ASSIGNMENT
Respond with nothing but the number of lines in this data that include the word "were".
*** Opening of RECORDS PROVIDED ***
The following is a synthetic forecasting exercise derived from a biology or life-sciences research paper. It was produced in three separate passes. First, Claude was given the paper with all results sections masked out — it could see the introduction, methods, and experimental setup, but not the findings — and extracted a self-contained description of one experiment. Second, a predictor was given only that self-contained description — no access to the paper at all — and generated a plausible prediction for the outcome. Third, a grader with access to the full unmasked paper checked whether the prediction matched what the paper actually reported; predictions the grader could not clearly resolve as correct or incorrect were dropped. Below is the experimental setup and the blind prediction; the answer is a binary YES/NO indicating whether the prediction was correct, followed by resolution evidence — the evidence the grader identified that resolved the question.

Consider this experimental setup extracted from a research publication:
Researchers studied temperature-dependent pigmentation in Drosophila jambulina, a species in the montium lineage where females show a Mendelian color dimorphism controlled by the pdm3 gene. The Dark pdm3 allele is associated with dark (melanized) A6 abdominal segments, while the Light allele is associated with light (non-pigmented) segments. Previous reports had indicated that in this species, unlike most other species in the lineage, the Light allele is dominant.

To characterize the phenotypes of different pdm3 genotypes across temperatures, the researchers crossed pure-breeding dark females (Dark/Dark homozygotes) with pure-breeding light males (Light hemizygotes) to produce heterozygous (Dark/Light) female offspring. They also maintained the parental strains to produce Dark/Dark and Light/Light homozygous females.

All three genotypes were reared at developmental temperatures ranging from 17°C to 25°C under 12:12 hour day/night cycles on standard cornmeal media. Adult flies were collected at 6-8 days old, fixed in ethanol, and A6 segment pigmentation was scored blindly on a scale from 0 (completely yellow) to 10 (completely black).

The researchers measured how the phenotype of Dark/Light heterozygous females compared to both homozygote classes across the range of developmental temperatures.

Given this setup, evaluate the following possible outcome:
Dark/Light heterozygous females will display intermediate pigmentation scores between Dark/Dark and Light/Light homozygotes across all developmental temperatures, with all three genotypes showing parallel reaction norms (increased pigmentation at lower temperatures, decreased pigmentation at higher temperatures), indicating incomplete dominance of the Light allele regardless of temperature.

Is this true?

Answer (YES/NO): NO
*** Close of RECORDS PROVIDED ***
FINISHED EXERCISE
2